‘Long national nightmare’ still lingers


Samuel B. Hoff

The CNN Watergate documentary, narrated by former White House counsel John Dean, was timed for the mid-century acknowledgment of the June 17, 1972 break-in that changed the course of American politics.  While it conveyed new information about the scandal, the corrosive impact of Watergate has continued.

Among the first-time or revised tidbits emanating from Watergate: Blueprint for a Scandal were Dean’s revelations that the Watergate burglars actually tried to breach the Democratic National headquarters three times rather than two. Further, Dean relates a meeting with Arizona senator Barry Goldwater in which the senator encouraged his testimony against President Ricard Nixon’s claims that he knew nothing about the break-in at the DNC. Later, Dean recounts the meeting between Nixon and several GOP senators in August 1974 which led to Nixon’s resignation,  noting that Goldwater told the president he could only count on five senators to vote against his removal once impeached; most retelling of that meeting has Goldwater counting twelve supporters.

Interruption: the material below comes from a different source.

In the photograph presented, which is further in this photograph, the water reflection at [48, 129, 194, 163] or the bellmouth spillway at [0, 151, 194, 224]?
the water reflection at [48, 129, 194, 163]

However, other factors of the Watergate scandal remain apparent. Among those is the damaging impact that the scandal has wrought on the American presidency. It seems that there have been cycles of congressional activism and acquiescence toward the chief executive. In the immediate aftermath of the scandal, we witnessed a plethora of laws such at the War Powers Act, Budget Control and Impoundment Act, National Emergencies Act and Independent Counsel Act. Later, the pendulum shifted from fears of an imperial presidency to that of an imperiled one, and the reins were loosened. But subsequent major investigations of domestic and foreign policy matters alike have at times crippled the White House and its occupant. Further, the invocation of executive privilege — determined by the U.S. Supreme Court to be a valid constitutional tool in certain instances — has been cheapened by how many of Nixon’s successors abused it to hide illicit behavior.